Directions
Count the lines in the entries below that contain the string "church", with case counting, and reply with only the number.

Data supplied
++++
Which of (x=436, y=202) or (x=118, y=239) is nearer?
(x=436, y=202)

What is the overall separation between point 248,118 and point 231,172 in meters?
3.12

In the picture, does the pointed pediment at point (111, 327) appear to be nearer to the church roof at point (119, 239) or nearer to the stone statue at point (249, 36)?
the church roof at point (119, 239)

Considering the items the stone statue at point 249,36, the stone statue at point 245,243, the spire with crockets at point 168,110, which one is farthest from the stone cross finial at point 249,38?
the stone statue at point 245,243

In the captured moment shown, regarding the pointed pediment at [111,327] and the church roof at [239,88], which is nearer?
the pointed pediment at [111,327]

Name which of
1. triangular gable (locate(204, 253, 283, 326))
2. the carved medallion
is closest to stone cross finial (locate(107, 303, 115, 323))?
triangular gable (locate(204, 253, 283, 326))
++++
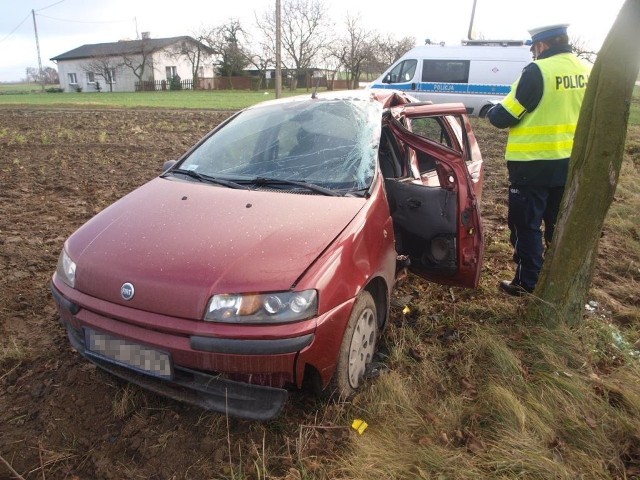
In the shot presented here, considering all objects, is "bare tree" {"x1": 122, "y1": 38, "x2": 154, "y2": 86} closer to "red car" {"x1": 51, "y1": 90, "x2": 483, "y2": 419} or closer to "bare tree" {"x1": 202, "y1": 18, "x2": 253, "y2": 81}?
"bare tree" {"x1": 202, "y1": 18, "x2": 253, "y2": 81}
++++
Solved problem
3